Are there real examples of the “talk to the hipaa compliance officer and request the names and credentials of the people who denied your claim” strategy working? It seems plausible, but I would not like to recommend this course of action to my coworkers based solely on a screenshot of a Tumblr post.
posted by Jon_Evil at 1:31 PM on February 21, 2023 [6 favorites]

Proper! Thank you, brainwane!
posted by rrrrrrrrrt at 2:50 PM on February 21, 2023

I really want to RTFA, I do, but it’s 3am and if the Brian David Gilbert video explaining all of this isn’t linked up there… it should be
posted by thedaniel at 6:24 PM on February 21, 2023 [1 favorite]

A very strong argument here for universal health care.
posted by nofundy at 4:33 AM on February 22, 2023 [1 favorite]

What a blessing this post is. Thank you!
posted by Jesse the K at 2:41 PM on February 22, 2023 [1 favorite]

An Arm and A Leg is a podcast focused on the cruel cost of U.S. health care. Experienced radio producer Dan Weisman personally crashed into this issue, looked around for help, and realized this was a beat that needed covering. He does original reporting and boosts the knowledge of dedicated fact-hunters and advocates from around the U.S. He tells how ordinary people have fought their insurance and won.
posted by Jesse the K at 4:08 PM on February 22, 2023 [2 favorites]

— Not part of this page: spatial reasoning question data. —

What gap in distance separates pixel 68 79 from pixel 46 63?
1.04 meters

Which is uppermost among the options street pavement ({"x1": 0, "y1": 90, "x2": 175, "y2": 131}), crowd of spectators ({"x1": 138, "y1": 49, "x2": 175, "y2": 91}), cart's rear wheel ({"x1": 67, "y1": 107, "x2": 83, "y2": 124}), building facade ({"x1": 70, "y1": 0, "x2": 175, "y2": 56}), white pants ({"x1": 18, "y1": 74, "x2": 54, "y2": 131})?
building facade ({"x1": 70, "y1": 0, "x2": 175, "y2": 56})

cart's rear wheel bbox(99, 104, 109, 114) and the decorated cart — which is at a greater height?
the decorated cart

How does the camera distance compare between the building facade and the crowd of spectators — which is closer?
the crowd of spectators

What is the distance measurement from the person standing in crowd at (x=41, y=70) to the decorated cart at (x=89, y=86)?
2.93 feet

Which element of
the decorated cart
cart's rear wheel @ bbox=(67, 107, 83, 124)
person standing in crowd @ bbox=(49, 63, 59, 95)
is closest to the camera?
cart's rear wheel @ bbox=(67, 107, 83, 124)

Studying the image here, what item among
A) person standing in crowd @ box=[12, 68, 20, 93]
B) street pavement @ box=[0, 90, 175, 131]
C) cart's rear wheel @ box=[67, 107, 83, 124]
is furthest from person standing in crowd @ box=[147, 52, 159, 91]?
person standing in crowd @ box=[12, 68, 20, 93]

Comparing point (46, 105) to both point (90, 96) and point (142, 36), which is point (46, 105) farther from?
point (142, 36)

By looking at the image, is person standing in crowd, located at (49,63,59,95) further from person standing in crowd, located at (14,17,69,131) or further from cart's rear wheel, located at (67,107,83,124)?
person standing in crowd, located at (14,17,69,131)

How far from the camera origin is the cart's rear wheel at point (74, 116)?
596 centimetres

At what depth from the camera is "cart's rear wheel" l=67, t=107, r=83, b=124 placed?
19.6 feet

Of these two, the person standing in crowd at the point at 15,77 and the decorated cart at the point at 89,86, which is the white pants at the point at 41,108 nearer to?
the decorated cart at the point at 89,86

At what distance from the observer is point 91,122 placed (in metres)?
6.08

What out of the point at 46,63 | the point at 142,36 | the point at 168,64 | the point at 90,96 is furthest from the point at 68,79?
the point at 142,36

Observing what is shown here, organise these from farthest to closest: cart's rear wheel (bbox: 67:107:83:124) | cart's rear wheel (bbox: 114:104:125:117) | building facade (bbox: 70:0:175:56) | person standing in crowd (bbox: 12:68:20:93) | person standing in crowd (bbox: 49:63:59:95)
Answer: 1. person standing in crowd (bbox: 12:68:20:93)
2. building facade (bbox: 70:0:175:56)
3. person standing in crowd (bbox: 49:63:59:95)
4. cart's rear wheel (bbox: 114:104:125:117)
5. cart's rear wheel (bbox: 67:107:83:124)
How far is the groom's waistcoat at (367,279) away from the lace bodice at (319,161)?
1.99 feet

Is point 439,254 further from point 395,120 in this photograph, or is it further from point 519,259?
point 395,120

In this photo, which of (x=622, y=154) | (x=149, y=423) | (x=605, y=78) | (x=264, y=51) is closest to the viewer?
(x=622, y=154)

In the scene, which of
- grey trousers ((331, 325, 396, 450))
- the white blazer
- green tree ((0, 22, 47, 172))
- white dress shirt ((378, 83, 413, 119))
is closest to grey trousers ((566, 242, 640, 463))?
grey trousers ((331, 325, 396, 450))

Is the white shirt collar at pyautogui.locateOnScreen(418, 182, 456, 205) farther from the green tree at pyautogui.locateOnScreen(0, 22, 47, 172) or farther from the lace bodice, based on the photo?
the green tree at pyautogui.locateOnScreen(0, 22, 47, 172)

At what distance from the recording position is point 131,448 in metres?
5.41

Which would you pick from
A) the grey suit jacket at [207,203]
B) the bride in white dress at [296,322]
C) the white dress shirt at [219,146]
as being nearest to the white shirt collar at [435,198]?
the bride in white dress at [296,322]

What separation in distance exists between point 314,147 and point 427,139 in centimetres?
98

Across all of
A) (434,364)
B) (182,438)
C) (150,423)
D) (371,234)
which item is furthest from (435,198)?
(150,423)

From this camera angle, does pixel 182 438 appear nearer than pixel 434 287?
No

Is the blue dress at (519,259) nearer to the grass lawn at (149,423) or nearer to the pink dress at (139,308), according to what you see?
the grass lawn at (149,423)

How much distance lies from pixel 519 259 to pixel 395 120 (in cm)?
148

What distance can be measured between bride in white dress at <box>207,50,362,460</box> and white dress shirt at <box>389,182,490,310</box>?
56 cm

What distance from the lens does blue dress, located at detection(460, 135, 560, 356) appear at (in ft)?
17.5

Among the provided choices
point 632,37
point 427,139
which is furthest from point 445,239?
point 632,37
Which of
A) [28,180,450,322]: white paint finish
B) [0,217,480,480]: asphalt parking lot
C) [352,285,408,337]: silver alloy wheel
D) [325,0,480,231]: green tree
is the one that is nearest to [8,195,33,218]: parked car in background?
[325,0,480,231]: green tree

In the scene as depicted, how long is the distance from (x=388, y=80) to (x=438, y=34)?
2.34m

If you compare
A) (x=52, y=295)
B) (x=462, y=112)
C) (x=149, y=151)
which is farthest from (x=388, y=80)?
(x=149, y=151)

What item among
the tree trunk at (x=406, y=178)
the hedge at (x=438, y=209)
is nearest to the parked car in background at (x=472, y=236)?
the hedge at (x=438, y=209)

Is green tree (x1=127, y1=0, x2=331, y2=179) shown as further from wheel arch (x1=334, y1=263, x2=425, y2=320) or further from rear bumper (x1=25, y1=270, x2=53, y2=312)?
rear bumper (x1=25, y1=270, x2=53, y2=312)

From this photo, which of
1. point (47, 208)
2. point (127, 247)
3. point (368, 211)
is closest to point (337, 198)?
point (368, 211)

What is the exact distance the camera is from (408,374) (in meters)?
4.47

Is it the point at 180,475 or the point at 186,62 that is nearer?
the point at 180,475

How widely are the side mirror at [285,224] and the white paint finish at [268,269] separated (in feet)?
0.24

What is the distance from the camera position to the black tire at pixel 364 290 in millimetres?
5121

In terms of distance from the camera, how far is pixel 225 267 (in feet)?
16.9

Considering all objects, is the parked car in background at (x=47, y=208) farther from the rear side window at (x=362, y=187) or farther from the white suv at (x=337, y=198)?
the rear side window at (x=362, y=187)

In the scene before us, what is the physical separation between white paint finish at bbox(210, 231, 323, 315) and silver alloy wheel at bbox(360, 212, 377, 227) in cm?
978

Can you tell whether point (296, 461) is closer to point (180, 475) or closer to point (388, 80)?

For the past 3 years Medicaid has still wanted documents and paper work from participants but sometimes didn't get them. Due to the State of Emergency Medicaid hasn't been closing cases due to failure to provide/people being over income. Now that part of the State of Emergency has been lifted and normal Medicaid guidelines will be in effect. Get those documents in order as soon as you can.
posted by Issithe at 9:34 PM on February 25, 2023

Which documents does Medicaid want? Does anyone have a good, understandable list?
posted by mightshould at 4:53 PM on March 6, 2023

mightshould, since Medicaid is run by the individual states, the specific documents Medicaid requests will vary by state. The American Council on Aging summarizes:
Proof of income may include copies of alimony checks, SSI or VA benefit award letters, tax forms, and pension statements. A letter of self-declaration of income may be acceptable when there is no other way to prove income. Requested documentation related to proof of resources might include statements from checking / savings accounts, certificates of deposit, money market accounts, stocks, bonds, and retirement accounts. The cash surrender value of life insurance policies may also be considered, and therefore, copies of life insurance policies might be requested. If equity value in one’s home or car has changed, documentation may also be required.
For example, in North Carolina, they say "Your Medicaid caseworker will try to complete your recertification using information from electronic resources - without contacting you. If your Medicaid caseworker needs more information from you to finish your recertification, they will mail you a letter." And the letter may include a Request for Information Form with some lines checked, meaning they want those particular items from you, such as "Bank Consent form/Release of Information".